As any jazz fan is aware of, there is nary a better place to cut a live album than the fabled Village Vanguard in New York’s Greenwich Village district.

As those who’ve been lucky enough to have caught a show there are well aware of, this legendary venue, which first opened in 1935 and has hosted just about every great name in the book, is a picture-perfect image of what one may have in their heads of what a quintessential jazz club looks like: small, dark, and smoky, flanked by a neon-tubing sign hanging above the entryway canopy and tiny stage that sits before a smattering of cocktail tables that seat only 123 people, all of whom are strictly enforced to adhere to the club’s “no talking” policy during sets.

“I call it the Carnegie Hall of jazz because most jazz clubs just don’t have the sound that that place has,” says pianist Jason Moran on the history page of the club’s wesbite. “It’s the place where Moses and Mohammed and Jesus walked!”

And if you consider Thelonious Monk to be Moses, Miles Davis Mohammed and John Coltrane, whose immortal appearances at the Vanguard in 1961 and 1966 have yielded two of his most essential live recordings, as Jesus, that quote is pure gospel.

But when you talk of the great albums that have emerged from the legendary venue located at 178 7th Ave South in one of the last triangular buildings left in the city, there isn’t a jazz critic worth his word in salt who would fail to mention Bill Evans’ Sunday At The Village Vanguard in the top three of their list, or the late Mr. Evans’ Complete 1961 Village Vanguard Recordings, the lovingly repackaged box set reissued in 2003 by Riverside, for that matter.

There’s something about the sound of piano trio in that room that inspires monumental performance. And perhaps no other jazz pianist since Evans performed his final marathon four-night run at the Vanguard in June of 1980 shortly before his untimely death understands that concept quite like Brad Mehldau.

Since breaking out as one of jazz’s most promising young white lions in the early ’90s, Mehldau has already recorded two live albums at the Vanguard as part of his acclaimed Art of the Trio series. On Brad Mehldau Trio Live, he provides yet another impressive showcase from his favorite NYC stage across a massive two-disc set that features his latest trio, which includes longtime bassist Larry Grenadier and daring new drummer Jeff Ballard.
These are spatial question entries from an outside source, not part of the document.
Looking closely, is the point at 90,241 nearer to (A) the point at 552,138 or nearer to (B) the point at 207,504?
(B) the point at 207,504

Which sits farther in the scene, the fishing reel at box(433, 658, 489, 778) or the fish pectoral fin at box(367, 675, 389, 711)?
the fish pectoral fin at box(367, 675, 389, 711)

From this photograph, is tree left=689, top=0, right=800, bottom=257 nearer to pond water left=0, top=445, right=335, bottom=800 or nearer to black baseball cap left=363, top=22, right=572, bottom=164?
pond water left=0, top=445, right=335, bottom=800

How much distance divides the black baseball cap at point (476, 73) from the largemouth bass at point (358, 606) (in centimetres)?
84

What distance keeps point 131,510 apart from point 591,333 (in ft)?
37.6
Recorded and compiled from a six night residency in October of 2006, Live is classic Mehldau through and through. Similar to his previous two albums from the Vanguard, this one is a well-hued balance between original and cover material. But where he previously stayed within the safety zone of tackling jazz standards in the past (with the one exception of his gorgeous rendition of Radiohead’s “Exit Music (For A Film)” from 1999’s Art of the Trio Vol. 4: Back at the Vanguard), Mehldau decidedly utilized his status as a veteran of the VV stage to make bolder choices in the tunes he tackled during this particular October run. He still pays his dues to the jazz gods here, tastefully strolling through Ray Noble’s ballroom standard “The Very Thought of You” on the first CD before busting out fierce rearrangements of Jimmy Heath’s “C.T.A.” and a 15-minute rip through John Coltrane’s two-minute Giant Steps gem “Countdown” on disc two.

But its when Mehldau does what’s earned him a loyal following amongst the new generation of jazz aficionados, rearranging nuggets from our alt-rock youth in a post-bop motif, does Live earn its bragging rights as the piano man’s strongest Village Vanguard album to date. Here, he leads Grenadier and Ballard through a soulful, Evans-esque rewiring of Oasis’ “Wonderwall” and then transforms Soundgarden’s Superunknown ballad “Black Hole Sun” into a Cecil Taylor-like freeform frenzy.

And it’s in those moments where Mehldau earns his most rightful place on the stage of the last great American jazz club.